Live themes (past or current)
- Metrics – Metrics and research assessment (analysis or intelligence Christian Hauschke ) have been highlighted by two recent controversies: first the 'predatory publishing' scandal; and second the EU Commission ward of the European Open Science Monitor being awarded to consortium that included Elsevier as a partner. The consensus in the Open Science community is that the majority of metrics being used in research are 'not fit for purpose' and that a new set of metrics should be built in an scientific, open, accountable, and robust fashion.
- Preprint Culture - arXiv was a thing even before the web itself, and in recent years the concept spread to even more fields. Platforms like Open Science Framework, new concepts like Open Peer Review, policies encouraging "green road" self-archiving, publishers integrating preprint-like services into their platforms - there's contiously happening a lot, preprints seem to be one of the driving forces in changing publication culture. By the way, do we still need journals?
- Open Peer Review (OPR) – a central plank to restoring trust, credibility, and hopefully effectiveness of research publishing. As part of the opening up of scholarly communication on top of Open Access, OPR is accompanied by the following example areas: pre-prints, open annotations, open citation databases, and the DORA agreements for improved research assessment. There are a variety of platforms and ways to carry out OPR and its merits need exploring.
- Diversity in Open Science – what role can Open Science play in establishing equality and parity in the numbers and types of roles groups who have been excluded from science, academia and research. Also is there a role for Open Science in addressing the historic imbalances in research outputs from the Global South and the new relationships being formed between Europe and BRICS nations.
- Citizen Science – a survey of Citizen Science practice and looking at where it is being picked up. An interesting set of question in Citizen Science are about how to go beyond a passive view of the public as either crowd sourcing providers or being about 'the public understanding of science'. What other types of initiatives are out there: research libraries open to all; science search results in 'normal search'; or a voice for science in the media?
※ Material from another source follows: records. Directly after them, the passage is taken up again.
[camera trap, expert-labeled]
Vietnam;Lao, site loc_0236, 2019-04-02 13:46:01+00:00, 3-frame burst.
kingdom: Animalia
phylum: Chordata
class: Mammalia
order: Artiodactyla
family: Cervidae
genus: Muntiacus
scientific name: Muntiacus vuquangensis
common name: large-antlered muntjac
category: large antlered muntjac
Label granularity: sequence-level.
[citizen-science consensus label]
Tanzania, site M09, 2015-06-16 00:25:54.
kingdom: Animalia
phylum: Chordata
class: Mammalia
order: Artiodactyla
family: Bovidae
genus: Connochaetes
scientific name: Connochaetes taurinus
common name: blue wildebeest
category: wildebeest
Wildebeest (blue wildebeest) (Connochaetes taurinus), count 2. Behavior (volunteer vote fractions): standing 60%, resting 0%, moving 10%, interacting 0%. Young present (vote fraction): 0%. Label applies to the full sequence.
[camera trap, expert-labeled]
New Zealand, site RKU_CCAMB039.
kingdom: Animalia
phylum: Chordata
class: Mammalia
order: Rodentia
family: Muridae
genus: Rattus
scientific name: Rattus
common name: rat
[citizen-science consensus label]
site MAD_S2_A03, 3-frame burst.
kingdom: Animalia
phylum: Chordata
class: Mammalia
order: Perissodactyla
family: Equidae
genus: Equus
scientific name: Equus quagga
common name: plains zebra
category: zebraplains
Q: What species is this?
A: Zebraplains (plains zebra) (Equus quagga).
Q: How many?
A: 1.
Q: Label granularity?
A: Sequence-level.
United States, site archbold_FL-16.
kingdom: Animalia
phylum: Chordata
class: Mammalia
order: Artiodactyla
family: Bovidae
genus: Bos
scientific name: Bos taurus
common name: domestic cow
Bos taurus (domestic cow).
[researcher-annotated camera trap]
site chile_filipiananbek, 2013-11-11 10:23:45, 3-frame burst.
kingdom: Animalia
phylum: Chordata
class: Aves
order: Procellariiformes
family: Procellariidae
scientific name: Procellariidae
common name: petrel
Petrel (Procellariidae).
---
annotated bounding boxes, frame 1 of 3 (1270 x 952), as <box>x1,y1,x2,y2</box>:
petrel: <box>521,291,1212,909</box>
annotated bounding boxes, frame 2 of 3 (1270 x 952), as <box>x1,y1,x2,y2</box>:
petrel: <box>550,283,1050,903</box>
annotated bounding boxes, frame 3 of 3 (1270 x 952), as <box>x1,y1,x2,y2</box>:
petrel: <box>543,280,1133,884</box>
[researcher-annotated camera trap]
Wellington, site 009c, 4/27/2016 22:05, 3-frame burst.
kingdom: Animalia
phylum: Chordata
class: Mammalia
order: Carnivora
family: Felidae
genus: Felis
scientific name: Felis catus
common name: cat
- FOSS and Open Science infrastructure development – Open Source procurement policies 'the need for R&D dev cycles to be in public institutions and not in private sector' - Barcelona city gov (full open source commitment) vs EU Open Science Cloud (neutral policy) and current OA H2020 commission. The EU has made positive recommendations on FOSS but its not mandatory. EU FOSS strategy https://ec.europa.eu/info/departments/informatics/open-source-software-strategy_en. Francesca Bria CTO, director Barcelona Digital City (the elected city council) https://cities-today.com/power-to-the-people/#SmartCities
- Open Science in electrical power distribution systems – electrical distribution, innovations, etc. See: #Energis13 https://twitter.com/hashtag/ENERGI3?src=hash This area is interesting as it is a positive way that engineers and other researchers can make a contribution to addressing climate change, and a number of open initiatives are being made. It is also an example of a specific field being changed by Open Science.